Para abundar en la eclosión de la melancolía ligada al letrado a partir del siglo XVI, podemos aducir un volumen de Walter Benjamin: El origen del drama barroco alemán (redactado en 1925), en el que le dedica un largo y descriptivo apartado al conocido grabado de Albrecht Dürer: Melencolia I (1514), que nos muestra a una figura andrógina que no parece prestar atención a la realidad circundante (similar a la mujer desatenta que solía servir como representación de la acedia, como nos decía Agamben [1977]). 8 El melancólico era descrito a menudo como un hombre anclado en la tierra, pero colmado de aspiraciones contemplativas. Una figura que perseguía sombras, recuerdos desdibujados, una fantasmagoría que se reflejaba con más fuerza sobre el fondo oscuro del humor melancólico, la bilis negra, depositada en el cerebro. Se suponía que este desorden humoral lo llenaba de un pesado humor frío y seco, que se relacionaba con la pereza y la tristeza. Su búsqueda de trascendencia lo convertía al mismo tiempo en un ávido rastreador de satisfacciones materiales, que tampoco eran suficientes, de ahí su extremada lujuria (el enamorado aquejado de amor hereos ), su tacañería o su avaricia.

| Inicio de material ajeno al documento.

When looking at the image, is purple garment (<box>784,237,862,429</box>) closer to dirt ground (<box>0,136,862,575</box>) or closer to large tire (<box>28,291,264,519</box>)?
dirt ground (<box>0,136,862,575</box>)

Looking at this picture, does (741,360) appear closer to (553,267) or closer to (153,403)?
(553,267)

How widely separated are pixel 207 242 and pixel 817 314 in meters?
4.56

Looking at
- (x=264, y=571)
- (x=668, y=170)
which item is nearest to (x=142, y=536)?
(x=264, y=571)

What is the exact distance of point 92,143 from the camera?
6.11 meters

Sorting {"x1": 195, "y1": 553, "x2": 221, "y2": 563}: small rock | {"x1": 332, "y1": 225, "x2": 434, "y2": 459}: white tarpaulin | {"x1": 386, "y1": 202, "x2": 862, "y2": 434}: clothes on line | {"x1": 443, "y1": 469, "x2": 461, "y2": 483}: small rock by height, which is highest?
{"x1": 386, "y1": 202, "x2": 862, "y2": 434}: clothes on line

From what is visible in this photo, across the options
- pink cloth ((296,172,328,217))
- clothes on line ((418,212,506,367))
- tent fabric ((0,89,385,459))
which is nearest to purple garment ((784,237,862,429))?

Cuando Benjamin retome el tema de la melancolía en El libro de los pasajes (1927-1940), nos hablará del «alegórico», una figuración del melancólico hombre barroco. El alegórico está convencido de que el mundo es el reflejo arruinado de una realidad superior regida por valores universales, e intenta averiguar, iluminar, sin éxito, el significado que se esconde detrás del espectáculo de los sentidos.

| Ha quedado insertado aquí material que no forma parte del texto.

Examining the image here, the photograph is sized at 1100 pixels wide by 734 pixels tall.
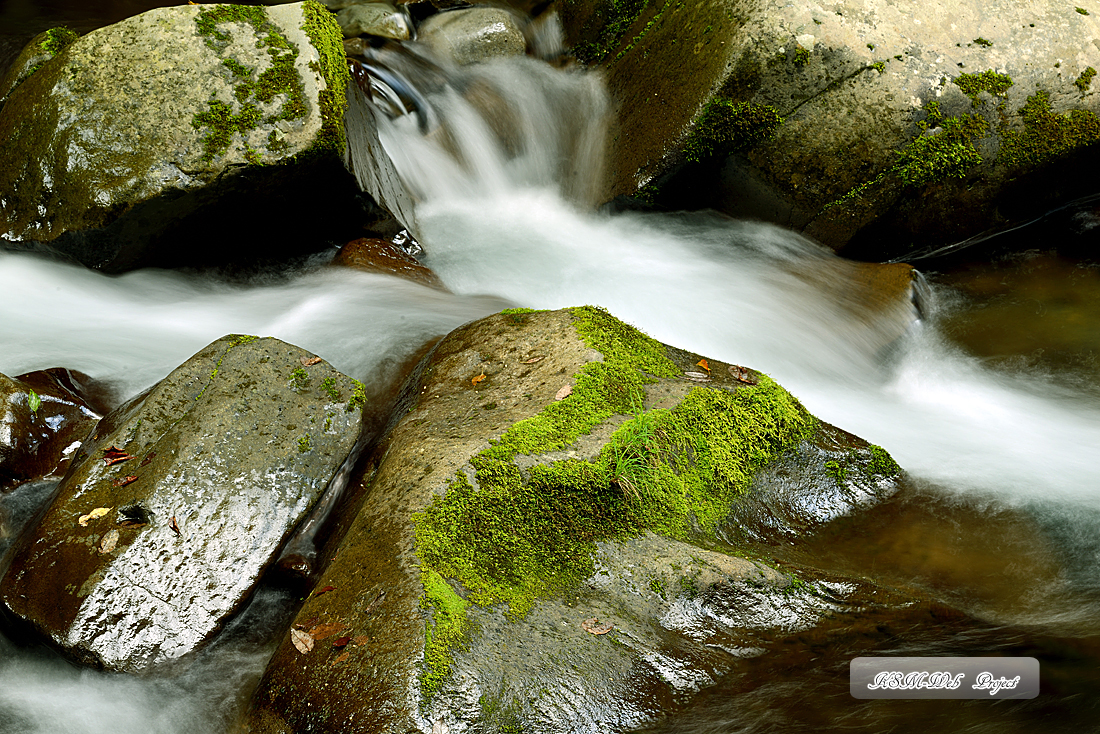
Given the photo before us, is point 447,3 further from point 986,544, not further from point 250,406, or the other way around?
point 986,544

El Konvolut H Benjamin lo dedica a la figura del coleccionista, y en H 4 a, 1 lo compara con el alegórico:

Quizá se pueda delimitar así el motivo más oculto del coleccionismo: emprende la lucha contra la dispersión. Al gran coleccionista le conmueven de un modo enteramente originario la confusión y la dispersión en que se encuentran las cosas en el mundo. Este mismo espectáculo fue el que tanto ocupó a los hombres del Barroco; en particular, la imagen del mundo alegórico no se explica sin el impacto turbador de ese espectáculo. El alegórico constituye por decirlo así el polo opuesto del coleccionista. Ha renunciado a iluminar las cosas mediante la investigación de lo que les sea afín o les pertenezca. Las desprende de su entorno, dejando desde el principio a su melancolía iluminar su significado. El coleccionista, por el contrario, junta lo que encaja entre sí; puede de este modo llegar a una enseñanza de las cosas mediante sus afinidades o mediante su sucesión en el tiempo. No por ello deja de haber en el fondo de todo coleccionista un alegórico, y en el fondo de todo alegórico un coleccionista, siendo esto más importante que todo lo que los separa. En lo que toca al coleccionista, su colección jamás está completa; y aunque solo le faltase una pieza, todo lo coleccionado seguiría siendo por eso fragmento, como desde el principio lo son las cosas para la alegoría. Por otro lado, precisamente el alegórico, para quien las cosas solo representan las entradas de un secreto diccionario que dará a conocer sus significados al iniciado, jamás tendrá suficientes cosas, pues ninguna de ellas puede representar a las otras en la medida en que ninguna reflexión puede prever el significado que la melancolía será capaz de reivindicar en cada una (2005: 229).

El coleccionista y el alegórico parten de la misma base; o, mejor dicho, de una base análoga: «la lucha contra la dispersión». Al gran coleccionista le conmueve la confusión y la diseminación en que se encuentra su mundo, el del XIX. Un mundo fundado no en la dignidad individual de los objetos, su valor de uso, sino en su valor de cambio. El melancólico hombre barroco, el alegórico, tampoco puede ser comprendido al margen del «impacto turbador de ese espectáculo». Benjamin recurre aquí, no por casualidad, a Schauspiel , término teatral que refuerza la sensación barroca de vacuidad del mundo.